What should my grandkids know about me?
May 31, 2016
We were sitting in the sun room of my son's home in St. Louis when he and my daughter-in-law gave me a special Father's Day present last year. It was a small book that asked me a long list of questions about myself from the time I was a small child to my life as a husband and a dad. The goal is to fill it out and then transfer the answers to a computer app to make a special book.
I've delayed filling out the book for the past year. It got tucked behind other books on my shelf. I've finally dug it out and want to start sharing about myself with my now almost two-year-old grandson and our four other grandchildren.
As I get ready to make the turn to being 70-years-old, I find my memory about things in the past getting fuzzier. Now's the time to start sharing with those who carry some of my genes, three grandsons and two granddaughters.

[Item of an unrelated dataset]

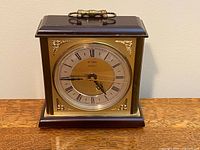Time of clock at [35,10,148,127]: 4:44
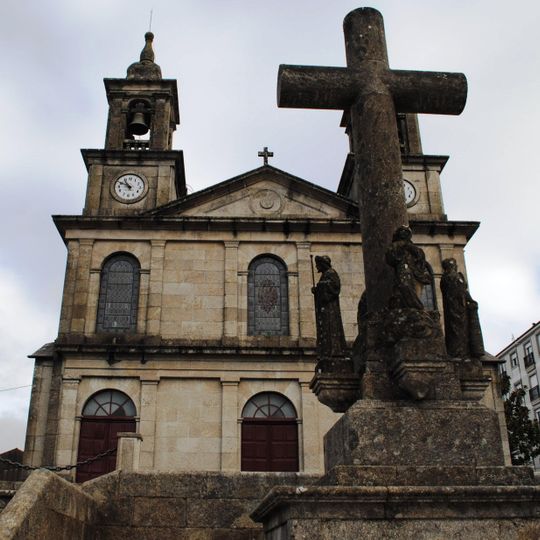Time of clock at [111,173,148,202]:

One of the questions asks:
What were two major news events of your life? How did you feel about them? What influence did they have on you?
The answer is pretty easy. The first is the assassination of President John F. Kennedy. When it happened, I was in my high school typing class when the announcement about his murder was made over the school public address system. I remember people starting to cry. School let out and I went home.

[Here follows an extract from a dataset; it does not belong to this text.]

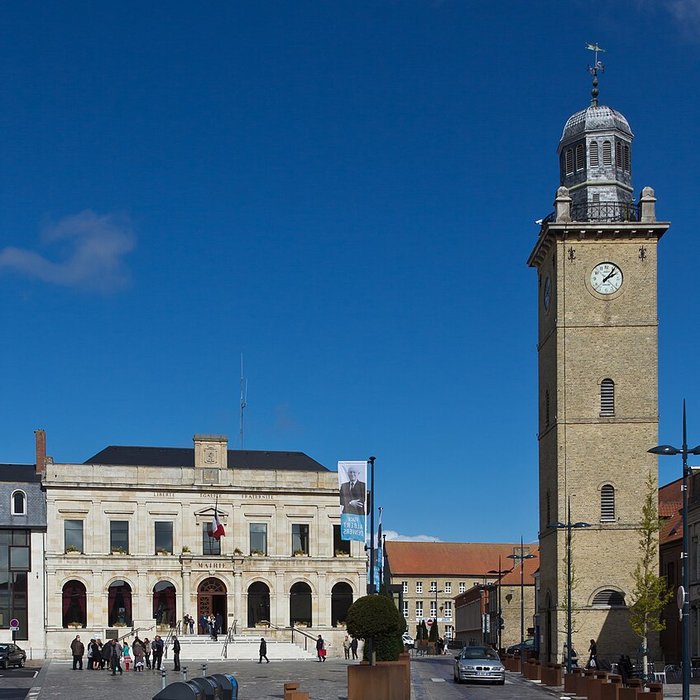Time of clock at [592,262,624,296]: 2:06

This is long before the day of social media and cell phones. For news, we had radios and black and white television.
The second news event was the 9/11 when terrorists flew passenger jets into the twin towers in New York City and into the Pentagon in Washington, D.C. I was just walking into work when it happened. It was on the television of the office building where I worked. People were afraid. They didn't know what was happening.
I will write more. This is a start. Those two events did help shape me.